Las estimaciones privadas anticipan que la inflación de marzo rondará el 3%, impulsada por aumentos en educación, transporte, combustibles y servicios públicos. Sin embargo, al recalcular los salarios con una estructura de consumo actualizada, la caída real sería entre 4 y 5 puntos más profunda que la registrada oficialmente.
El estudio del IIEP-UBA/CONICET señala que, con ponderadores nuevos, la inflación de 2024 habría sido 8 puntos mayor y el deterioro salarial más pronunciado: los ingresos del sector privado habrían caído casi el doble y los del sector público tres puntos adicionales. La desactualización también afecta la medición de la pobreza, elevando el peso de los servicios regulados en la canasta básica.
Los salarios pierden entre 4 y 5 puntos más de lo informado y las tarifas empujan la inflación real. El deterioro del poder adquisitivo se profundiza. pic.twitter.com/hC0xTqZtgU
— consensopatagonico (@consensopatagon) April 13, 2026
Es decir que al seguir usando la canasta de 2004 no se captan fielmente los cambios en el consumo y en las cantidades de estos últimos 20 años, por lo que aún con la aceleración de estos nueve meses, el IPC sigue mirando una estructura que ya quedó vieja. “En caso de haberse actualizado el índice, habrían ganado relevancia los servicios de la vivienda y el transporte. Estos rubros incluyen tarifas, boletos de transporte público y nafta, buena parte de los precios regulados. Por el contrario, los precios cuyo peso más habría caído son los alimentos y bebidas y restaurantes y hoteles, que no surgen de decisiones del gobierno”, señaló un informe realizado por el Instituto Interdisciplinario de Economía Política (IIEP- UBA- CONICET). Según estimaron, actualizando la canasta, en 2024 la inflación hubiese sido 8 puntos mayor, por ejemplo (126% en lugar de 118%) y habría crecido al 33% (vs. 32%) el año pasado.

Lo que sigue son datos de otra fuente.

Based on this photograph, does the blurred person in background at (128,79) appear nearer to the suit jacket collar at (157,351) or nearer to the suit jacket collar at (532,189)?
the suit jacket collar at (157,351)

No obstante, el equipo liderado por el economista Joaquín Waldman puso la lupa en el impacto “mayor” que la desactualización del índice general de precios provoca en los salarios de la población. Al recalcular la pérdida del poder adquisitivo de los salarios utilizando el IPC con ponderadores nuevos, la caída respecto del promedio del primer semestre de 2023 pasa de -10% a -13%. Dentro de esta caída contrastan los salarios del sector privado, cuya contraccón se habría casi duplicado (siendo -7% en lugar de -4%), y los del sector público, que habrían caído -24% en vez de -21%.
En paralelo, las paritarias muestran aumentos por debajo de la inflación y sumas fijas insuficientes, mientras que jubilaciones y programas sociales pierden poder adquisitivo por congelamientos y recortes. El escenario se agrava con tarifas que suben por encima de la inflación y un proceso de apreciación cambiaria que no logra frenar la aceleración de precios.
Los analistas advierten que, sin una desaceleración fuerte —hoy improbable—, los salarios profundizarán su caída en los próximos meses, en un contexto donde la inflación núcleo sigue presionada por servicios y costos regulados.
Mientras tanto, las paritarias se discuten con techos que no existen en la góndola, los jubilados ven congelado un bono que ya era insuficiente, y los trabajadores formales —los que supuestamente están “mejor”— retroceden mes a mes. La economía argentina vive un fenómeno atípico y brutal: dólar quieto, inflación acelerada y salarios en caída libre. Una combinación que no cierra por ningún lado, salvo para quienes necesitan mostrar orden donde solo hay ajuste.
La pregunta es cuánto más puede tensarse una cuerda que ya está deshilachada. Porque cuando la estadística deja de reflejar la vida real, lo que se rompe no es un índice: es la confianza social. Y cuando eso se quiebra, ningún relato alcanza para sostener el día a día.